Moreover, to identify potential heterogeneity of our results, we further performed subgroup analyses according to three categories, including 1) the menstrual regularity in participants (regular, irregular, mixed, or unspecified cycles), 2) health status of the participants (mixed populations including participants with comorbidities, or studies with unspecified health status), and 3) the ovulation detection method (ultrasound with serum hormone levels, serum LH alone, or overnight vaginal temperature). There was a significant difference in WDT diagnostic accuracy between menstrual regularity groups (Chi-square test, p = 0.02), indicating that irregular cycles may diminish the performance of WDT in ovulation detection (Supplementary Fig. 4a ). In contrast, WDT exhibited stable and comparable performance across either different ovulation reference standards or participant health status (Chi-square test, p = 0.13 and 0.74, respectively, Supplementary Fig. 4b, c ).

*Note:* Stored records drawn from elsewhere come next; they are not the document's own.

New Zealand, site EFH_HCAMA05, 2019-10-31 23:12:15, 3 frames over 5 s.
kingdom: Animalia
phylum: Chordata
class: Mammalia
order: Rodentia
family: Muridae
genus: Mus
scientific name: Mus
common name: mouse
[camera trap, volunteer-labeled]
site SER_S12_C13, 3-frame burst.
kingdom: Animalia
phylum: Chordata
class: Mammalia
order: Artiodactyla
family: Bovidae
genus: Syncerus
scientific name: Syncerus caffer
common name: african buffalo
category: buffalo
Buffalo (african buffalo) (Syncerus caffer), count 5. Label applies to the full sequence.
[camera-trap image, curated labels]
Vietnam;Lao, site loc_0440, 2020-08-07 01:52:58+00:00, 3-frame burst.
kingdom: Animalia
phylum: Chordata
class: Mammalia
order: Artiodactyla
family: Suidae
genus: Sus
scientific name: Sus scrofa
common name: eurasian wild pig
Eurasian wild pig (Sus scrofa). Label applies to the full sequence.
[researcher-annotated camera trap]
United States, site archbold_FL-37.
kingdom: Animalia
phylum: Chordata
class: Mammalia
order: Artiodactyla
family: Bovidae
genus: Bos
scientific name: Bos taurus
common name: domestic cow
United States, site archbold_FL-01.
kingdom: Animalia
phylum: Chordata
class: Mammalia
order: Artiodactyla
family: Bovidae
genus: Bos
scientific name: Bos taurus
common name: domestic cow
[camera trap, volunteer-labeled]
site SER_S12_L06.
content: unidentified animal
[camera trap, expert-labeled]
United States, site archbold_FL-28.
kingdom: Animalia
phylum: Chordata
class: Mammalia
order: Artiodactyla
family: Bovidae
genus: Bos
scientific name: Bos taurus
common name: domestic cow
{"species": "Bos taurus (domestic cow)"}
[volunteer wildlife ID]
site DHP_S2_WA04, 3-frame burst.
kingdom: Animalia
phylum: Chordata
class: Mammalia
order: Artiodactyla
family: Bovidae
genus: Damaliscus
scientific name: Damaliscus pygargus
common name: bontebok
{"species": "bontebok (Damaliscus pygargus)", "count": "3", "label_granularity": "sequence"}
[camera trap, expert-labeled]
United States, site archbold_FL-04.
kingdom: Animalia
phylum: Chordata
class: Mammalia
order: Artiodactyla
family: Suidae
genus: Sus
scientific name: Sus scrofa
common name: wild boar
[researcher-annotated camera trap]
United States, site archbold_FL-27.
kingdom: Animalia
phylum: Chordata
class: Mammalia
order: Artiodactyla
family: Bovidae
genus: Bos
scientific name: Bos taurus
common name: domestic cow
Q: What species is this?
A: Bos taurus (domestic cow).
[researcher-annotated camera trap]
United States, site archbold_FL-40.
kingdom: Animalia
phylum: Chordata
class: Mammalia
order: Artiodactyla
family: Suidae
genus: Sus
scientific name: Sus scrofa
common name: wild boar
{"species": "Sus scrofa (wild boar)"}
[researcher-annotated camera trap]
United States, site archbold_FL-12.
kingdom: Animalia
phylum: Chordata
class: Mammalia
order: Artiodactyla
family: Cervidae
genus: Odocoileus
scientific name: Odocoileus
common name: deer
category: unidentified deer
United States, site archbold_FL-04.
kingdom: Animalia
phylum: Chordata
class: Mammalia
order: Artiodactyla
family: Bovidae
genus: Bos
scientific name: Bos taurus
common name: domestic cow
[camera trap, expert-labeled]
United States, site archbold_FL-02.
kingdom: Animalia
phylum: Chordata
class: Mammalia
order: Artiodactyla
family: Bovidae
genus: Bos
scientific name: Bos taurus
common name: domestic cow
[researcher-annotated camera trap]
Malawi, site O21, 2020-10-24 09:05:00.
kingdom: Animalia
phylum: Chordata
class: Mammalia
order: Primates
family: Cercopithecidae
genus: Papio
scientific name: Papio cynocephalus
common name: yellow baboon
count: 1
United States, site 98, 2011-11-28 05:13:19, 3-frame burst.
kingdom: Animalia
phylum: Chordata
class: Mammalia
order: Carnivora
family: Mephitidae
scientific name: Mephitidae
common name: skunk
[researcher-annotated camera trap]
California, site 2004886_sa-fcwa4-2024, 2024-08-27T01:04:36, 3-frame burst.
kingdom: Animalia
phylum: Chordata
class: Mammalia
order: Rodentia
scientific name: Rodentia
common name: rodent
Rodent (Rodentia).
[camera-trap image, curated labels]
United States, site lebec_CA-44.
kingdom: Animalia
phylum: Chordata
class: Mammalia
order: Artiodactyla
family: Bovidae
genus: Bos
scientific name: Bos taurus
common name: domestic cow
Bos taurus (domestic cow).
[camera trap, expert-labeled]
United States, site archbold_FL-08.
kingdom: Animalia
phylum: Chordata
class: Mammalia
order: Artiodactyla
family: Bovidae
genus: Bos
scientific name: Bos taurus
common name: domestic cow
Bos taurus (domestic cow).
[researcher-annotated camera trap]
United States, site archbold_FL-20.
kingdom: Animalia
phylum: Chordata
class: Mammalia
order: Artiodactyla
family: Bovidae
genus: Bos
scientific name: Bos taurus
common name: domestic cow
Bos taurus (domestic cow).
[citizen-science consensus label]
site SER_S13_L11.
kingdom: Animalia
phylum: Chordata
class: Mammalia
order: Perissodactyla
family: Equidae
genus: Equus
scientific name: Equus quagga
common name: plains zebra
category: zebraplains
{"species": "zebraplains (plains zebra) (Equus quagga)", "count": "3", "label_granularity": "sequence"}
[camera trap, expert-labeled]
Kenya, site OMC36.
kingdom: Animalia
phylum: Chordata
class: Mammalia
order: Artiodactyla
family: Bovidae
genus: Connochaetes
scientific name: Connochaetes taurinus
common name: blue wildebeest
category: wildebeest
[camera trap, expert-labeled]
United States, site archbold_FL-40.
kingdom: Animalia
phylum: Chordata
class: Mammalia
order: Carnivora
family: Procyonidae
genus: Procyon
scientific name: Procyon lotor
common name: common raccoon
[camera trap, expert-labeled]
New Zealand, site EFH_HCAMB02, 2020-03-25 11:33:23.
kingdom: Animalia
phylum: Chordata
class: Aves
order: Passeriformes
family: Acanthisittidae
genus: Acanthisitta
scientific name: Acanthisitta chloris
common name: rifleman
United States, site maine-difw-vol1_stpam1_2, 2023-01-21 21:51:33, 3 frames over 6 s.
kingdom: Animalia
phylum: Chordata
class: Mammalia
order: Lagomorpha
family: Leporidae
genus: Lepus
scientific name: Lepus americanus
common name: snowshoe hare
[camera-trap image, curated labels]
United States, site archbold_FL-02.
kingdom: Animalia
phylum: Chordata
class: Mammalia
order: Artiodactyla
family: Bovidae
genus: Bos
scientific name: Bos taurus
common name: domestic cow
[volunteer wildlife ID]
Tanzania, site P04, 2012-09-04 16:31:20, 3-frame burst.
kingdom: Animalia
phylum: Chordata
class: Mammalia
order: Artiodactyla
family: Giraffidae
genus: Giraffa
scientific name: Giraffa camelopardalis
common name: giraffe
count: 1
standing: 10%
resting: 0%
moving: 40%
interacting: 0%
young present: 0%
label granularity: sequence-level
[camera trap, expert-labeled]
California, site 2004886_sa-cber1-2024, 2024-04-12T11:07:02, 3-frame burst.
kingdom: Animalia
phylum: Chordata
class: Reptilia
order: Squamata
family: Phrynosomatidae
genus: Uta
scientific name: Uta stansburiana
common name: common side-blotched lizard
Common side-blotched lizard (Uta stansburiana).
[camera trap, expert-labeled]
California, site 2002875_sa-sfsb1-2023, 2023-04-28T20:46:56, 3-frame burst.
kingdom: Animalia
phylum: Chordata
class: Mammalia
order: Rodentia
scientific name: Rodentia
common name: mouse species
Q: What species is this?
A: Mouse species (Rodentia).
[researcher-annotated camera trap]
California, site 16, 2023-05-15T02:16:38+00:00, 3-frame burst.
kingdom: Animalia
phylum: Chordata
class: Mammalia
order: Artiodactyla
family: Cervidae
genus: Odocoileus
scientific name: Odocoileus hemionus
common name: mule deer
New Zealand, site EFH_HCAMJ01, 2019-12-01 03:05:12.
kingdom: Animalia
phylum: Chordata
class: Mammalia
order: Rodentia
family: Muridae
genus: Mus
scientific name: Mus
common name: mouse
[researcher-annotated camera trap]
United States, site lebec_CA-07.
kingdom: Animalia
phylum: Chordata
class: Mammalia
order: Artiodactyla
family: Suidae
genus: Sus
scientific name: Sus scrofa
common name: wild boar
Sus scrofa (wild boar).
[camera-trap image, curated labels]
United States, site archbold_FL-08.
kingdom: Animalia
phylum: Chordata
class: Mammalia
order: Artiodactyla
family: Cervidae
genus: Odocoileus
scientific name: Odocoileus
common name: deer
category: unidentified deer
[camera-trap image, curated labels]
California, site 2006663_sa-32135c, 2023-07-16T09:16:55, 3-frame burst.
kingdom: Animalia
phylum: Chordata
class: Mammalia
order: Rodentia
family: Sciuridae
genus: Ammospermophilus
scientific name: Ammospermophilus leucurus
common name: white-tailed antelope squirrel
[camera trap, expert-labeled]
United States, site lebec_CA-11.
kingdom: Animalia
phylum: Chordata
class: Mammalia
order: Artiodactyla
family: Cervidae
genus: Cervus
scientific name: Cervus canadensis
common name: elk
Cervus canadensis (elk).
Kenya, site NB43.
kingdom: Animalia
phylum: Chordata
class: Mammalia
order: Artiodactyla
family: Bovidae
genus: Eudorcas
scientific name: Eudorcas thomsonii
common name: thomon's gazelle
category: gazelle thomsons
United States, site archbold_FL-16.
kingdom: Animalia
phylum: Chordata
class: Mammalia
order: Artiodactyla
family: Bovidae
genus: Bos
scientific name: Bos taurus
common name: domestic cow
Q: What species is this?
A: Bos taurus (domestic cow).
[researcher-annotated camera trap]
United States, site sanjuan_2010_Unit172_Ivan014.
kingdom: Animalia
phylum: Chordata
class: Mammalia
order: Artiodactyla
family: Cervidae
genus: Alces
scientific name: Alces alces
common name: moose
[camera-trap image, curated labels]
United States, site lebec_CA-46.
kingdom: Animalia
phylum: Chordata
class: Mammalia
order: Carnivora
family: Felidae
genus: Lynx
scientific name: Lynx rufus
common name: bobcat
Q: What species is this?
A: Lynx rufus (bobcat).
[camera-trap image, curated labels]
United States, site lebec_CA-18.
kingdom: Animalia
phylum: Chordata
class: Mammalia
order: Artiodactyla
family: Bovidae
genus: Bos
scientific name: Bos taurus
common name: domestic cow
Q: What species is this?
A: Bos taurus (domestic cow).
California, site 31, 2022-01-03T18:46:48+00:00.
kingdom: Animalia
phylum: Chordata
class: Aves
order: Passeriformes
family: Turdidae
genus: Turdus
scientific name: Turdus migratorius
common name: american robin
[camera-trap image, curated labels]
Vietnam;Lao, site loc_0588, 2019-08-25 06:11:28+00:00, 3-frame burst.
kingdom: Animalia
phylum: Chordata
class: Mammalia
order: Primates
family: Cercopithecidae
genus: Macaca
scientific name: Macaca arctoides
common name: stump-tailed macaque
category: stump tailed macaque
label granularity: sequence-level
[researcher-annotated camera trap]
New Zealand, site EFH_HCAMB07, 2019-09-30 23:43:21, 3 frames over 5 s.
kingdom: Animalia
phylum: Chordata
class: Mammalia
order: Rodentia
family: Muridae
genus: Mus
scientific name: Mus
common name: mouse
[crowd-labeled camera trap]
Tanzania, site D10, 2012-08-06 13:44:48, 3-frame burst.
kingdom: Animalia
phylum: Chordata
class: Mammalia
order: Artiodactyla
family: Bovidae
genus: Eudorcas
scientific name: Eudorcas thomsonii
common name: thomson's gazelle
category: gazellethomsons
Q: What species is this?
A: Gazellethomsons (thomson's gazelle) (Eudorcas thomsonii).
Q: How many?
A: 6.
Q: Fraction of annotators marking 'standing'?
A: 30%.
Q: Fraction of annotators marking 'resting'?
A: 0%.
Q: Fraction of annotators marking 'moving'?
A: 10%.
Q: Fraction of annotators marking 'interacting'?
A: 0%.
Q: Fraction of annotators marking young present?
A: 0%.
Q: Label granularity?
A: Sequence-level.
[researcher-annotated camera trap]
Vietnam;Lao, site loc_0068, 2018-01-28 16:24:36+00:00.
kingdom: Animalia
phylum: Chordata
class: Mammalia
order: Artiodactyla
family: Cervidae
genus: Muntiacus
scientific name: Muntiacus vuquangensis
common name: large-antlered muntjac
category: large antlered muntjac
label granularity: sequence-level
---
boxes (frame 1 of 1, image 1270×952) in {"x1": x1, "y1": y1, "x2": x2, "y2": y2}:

Collectively, these findings suggest that although menstrual regularity remains a critical determinant of predictive reliability, WDT demonstrates consistent performance regardless of health background or ovulation validation method.
Instead of capturing the exact date of ovulation, WDT generally estimates a time interval surrounding the ovulation date, with a different duration depending on device design and computational method. Our analysis showed that the detection performance of WDT for the precise date of ovulation was relatively low, presenting a pooled accuracy of 0.56 (95% CI: 0.00–1.00) for the specific ovulation day, and 0.61 (95% CI: 0.53–0.70) for ±1 day surrounding ovulation. Moreover, WDT exhibited comparable performance for detecting ±2 days with accuracy of 0.90 (95% CI: 0.88–0.93) and ± 3 days with accuracy of 0.88 (95% CI: 0.84–0.92) surrounding ovulation, whereas a slightly lower pooled accuracy of 0.85 (95% CI: 0.80–0.91) was detected to detect ovulation 5 days in advance. Consistently, network ranking and SUCRA analysis revealed that the detection accuracy 2 to 3 days surrounding ovulation exceeded detecting ±1 day or the exact day of ovulation. Moreover, the interval from 5 days in advance to ovulation day was also suboptimal for WDT detection (Supplementary Fig. 5 and Supplementary Table 4 ).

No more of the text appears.